## Source records
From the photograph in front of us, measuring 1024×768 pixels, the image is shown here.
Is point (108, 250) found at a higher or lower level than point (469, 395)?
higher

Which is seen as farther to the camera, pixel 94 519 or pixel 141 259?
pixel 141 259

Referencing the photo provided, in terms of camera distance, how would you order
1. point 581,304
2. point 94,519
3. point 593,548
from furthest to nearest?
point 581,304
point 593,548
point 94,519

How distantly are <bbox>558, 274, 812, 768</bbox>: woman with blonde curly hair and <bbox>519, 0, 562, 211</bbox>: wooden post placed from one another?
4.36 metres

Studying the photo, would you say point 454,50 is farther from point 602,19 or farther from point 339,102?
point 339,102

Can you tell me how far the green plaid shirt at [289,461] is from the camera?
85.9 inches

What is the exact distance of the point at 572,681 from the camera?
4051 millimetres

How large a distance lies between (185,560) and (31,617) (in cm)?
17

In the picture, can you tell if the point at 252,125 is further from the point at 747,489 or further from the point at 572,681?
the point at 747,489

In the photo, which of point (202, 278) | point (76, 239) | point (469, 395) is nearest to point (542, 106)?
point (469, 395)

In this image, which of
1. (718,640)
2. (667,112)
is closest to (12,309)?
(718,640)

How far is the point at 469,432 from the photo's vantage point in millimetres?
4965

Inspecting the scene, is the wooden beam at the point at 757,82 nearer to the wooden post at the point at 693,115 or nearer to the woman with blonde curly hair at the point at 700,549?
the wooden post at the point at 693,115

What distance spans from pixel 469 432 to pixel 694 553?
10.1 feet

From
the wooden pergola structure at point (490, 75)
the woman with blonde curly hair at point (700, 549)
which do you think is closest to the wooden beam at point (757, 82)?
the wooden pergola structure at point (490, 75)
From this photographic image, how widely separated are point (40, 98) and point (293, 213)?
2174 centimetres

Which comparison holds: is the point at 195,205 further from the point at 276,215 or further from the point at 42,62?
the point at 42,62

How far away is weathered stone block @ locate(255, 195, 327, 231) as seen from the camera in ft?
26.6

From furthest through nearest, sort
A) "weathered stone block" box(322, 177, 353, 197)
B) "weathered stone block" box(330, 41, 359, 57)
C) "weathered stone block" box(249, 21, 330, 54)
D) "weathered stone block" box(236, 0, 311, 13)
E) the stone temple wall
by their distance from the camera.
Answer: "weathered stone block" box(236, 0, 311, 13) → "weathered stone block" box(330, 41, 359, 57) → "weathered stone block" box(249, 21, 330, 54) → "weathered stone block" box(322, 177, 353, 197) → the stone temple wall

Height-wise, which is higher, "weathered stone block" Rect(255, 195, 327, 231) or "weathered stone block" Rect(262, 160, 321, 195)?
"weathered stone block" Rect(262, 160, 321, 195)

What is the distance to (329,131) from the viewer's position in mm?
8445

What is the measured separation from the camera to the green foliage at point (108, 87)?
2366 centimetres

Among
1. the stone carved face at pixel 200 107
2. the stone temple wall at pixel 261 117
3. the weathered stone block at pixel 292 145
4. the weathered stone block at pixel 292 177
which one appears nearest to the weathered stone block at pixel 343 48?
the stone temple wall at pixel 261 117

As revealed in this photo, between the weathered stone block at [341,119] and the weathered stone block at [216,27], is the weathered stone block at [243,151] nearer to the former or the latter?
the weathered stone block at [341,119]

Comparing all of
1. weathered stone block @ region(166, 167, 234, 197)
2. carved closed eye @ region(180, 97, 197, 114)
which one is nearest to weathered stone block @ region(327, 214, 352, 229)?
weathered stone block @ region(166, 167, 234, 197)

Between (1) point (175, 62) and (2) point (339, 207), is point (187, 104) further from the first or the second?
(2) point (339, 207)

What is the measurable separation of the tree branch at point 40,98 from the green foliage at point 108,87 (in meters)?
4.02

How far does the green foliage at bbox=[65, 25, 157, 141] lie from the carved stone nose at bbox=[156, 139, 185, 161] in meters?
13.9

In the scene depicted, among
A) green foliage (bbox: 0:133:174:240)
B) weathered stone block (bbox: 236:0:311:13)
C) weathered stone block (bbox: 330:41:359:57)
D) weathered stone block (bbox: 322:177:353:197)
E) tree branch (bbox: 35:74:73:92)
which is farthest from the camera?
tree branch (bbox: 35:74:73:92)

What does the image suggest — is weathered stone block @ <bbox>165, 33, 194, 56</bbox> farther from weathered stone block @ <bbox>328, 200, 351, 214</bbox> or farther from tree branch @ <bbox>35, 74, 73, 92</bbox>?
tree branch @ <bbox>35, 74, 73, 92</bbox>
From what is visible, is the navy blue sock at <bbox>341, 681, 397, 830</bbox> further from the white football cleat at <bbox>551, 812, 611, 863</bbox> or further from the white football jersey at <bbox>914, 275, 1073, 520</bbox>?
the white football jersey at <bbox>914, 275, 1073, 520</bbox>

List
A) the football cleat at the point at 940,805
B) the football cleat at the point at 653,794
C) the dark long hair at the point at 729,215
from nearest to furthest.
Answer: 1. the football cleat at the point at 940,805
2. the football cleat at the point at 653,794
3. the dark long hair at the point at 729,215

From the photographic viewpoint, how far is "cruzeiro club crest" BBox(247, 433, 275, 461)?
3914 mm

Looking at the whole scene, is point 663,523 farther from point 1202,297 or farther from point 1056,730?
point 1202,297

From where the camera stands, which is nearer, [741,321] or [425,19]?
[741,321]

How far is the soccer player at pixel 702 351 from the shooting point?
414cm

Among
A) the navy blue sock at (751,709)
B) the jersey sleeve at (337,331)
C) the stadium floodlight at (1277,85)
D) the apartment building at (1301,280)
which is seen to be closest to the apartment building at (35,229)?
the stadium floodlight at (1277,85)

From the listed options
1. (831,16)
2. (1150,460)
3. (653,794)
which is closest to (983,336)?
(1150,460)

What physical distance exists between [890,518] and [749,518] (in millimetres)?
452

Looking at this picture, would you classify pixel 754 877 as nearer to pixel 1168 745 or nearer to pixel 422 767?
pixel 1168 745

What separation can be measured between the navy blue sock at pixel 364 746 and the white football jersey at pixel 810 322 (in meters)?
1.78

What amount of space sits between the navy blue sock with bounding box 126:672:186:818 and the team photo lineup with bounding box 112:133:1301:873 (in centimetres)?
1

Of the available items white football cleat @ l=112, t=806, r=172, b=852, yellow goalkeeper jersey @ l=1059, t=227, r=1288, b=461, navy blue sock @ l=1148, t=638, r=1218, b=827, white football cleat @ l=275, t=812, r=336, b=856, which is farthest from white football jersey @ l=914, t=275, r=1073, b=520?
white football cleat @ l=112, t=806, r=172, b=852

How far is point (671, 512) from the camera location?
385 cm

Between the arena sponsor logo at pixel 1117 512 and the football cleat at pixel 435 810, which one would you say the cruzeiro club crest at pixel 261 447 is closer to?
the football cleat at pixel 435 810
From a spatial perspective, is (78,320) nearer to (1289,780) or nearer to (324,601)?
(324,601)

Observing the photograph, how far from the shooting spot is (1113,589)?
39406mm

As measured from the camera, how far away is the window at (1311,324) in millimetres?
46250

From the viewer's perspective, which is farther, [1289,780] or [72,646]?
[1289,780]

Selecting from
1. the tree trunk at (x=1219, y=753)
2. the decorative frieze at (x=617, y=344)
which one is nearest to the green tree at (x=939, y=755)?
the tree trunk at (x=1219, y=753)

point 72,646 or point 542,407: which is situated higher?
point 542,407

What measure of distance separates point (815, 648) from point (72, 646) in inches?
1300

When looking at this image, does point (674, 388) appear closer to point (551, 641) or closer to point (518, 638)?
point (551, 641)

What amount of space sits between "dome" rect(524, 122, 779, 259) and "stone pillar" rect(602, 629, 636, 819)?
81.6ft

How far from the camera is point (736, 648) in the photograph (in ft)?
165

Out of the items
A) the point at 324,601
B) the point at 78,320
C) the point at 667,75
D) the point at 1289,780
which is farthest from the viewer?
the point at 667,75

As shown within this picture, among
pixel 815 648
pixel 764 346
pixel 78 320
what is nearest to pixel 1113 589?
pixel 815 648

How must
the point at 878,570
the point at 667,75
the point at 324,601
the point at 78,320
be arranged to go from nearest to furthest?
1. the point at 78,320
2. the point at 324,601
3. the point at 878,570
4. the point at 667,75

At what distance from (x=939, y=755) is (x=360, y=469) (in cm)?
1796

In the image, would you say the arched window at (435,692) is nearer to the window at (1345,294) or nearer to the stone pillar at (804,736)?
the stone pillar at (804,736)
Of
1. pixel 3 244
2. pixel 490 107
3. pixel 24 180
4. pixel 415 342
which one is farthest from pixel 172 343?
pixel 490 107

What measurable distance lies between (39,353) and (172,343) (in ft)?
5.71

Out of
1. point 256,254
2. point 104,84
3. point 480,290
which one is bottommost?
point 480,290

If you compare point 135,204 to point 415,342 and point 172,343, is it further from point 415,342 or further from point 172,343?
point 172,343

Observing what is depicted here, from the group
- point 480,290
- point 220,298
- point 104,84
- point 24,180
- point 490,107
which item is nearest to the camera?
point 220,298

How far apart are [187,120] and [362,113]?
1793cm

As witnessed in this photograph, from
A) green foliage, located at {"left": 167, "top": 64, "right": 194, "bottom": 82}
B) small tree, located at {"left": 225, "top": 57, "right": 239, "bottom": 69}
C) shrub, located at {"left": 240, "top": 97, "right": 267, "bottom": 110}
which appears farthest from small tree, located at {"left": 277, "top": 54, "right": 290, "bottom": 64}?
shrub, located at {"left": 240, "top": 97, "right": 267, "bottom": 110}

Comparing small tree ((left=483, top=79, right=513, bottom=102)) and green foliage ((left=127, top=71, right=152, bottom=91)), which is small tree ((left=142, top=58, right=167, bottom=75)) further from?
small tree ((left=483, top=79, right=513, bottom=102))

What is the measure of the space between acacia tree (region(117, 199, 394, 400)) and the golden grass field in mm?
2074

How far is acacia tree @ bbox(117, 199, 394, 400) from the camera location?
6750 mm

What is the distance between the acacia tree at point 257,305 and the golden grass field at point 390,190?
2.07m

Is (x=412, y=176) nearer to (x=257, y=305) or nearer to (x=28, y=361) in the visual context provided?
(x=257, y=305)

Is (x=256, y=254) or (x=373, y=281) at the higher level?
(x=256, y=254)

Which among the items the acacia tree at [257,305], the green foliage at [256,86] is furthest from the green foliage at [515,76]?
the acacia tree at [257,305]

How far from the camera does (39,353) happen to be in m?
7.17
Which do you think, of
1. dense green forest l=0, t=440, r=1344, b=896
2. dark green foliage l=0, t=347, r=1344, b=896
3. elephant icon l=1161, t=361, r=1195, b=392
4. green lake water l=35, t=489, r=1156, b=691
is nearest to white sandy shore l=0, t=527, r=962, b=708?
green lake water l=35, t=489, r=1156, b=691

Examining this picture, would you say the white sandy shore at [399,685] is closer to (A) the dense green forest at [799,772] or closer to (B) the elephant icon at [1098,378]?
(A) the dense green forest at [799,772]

## Your goal
Rewrite the records from the line containing "Which is seen as" through the line containing "2174 centimetres" as a numbered list, leaving out blank lines.

## Solution
1. Which is seen as farther to the camera, pixel 94 519 or pixel 141 259?
2. pixel 141 259
3. Referencing the photo provided, in terms of camera distance, how would you order
4. 1. point 581,304
5. 2. point 94,519
6. 3. point 593,548
7. from furthest to nearest?
8. point 581,304
9. point 593,548
10. point 94,519
11. How distantly are <bbox>558, 274, 812, 768</bbox>: woman with blonde curly hair and <bbox>519, 0, 562, 211</bbox>: wooden post placed from one another?
12. 4.36 metres
13. Studying the photo, would you say point 454,50 is farther from point 602,19 or farther from point 339,102?
14. point 339,102
15. Can you tell me how far the green plaid shirt at [289,461] is from the camera?
16. 85.9 inches
17. What is the exact distance of the point at 572,681 from the camera?
18. 4051 millimetres
19. How large a distance lies between (185,560) and (31,617) (in cm)?
20. 17
21. In the picture, can you tell if the point at 252,125 is further from the point at 747,489 or further from the point at 572,681?
22. the point at 747,489
23. In the photo, which of point (202, 278) | point (76, 239) | point (469, 395) is nearest to point (542, 106)?
24. point (469, 395)
25. In this image, which of
26. 1. (718,640)
27. 2. (667,112)
28. is closest to (12,309)?
29. (718,640)
30. How far is the point at 469,432 from the photo's vantage point in millimetres?
31. 4965
32. Inspecting the scene, is the wooden beam at the point at 757,82 nearer to the wooden post at the point at 693,115 or nearer to the woman with blonde curly hair at the point at 700,549?
33. the wooden post at the point at 693,115
34. What distance spans from pixel 469 432 to pixel 694 553?
35. 10.1 feet
36. From
37. the wooden pergola structure at point (490, 75)
38. the woman with blonde curly hair at point (700, 549)
39. which do you think is closest to the wooden beam at point (757, 82)?
40. the wooden pergola structure at point (490, 75)
41. From this photographic image, how widely separated are point (40, 98) and point (293, 213)?
42. 2174 centimetres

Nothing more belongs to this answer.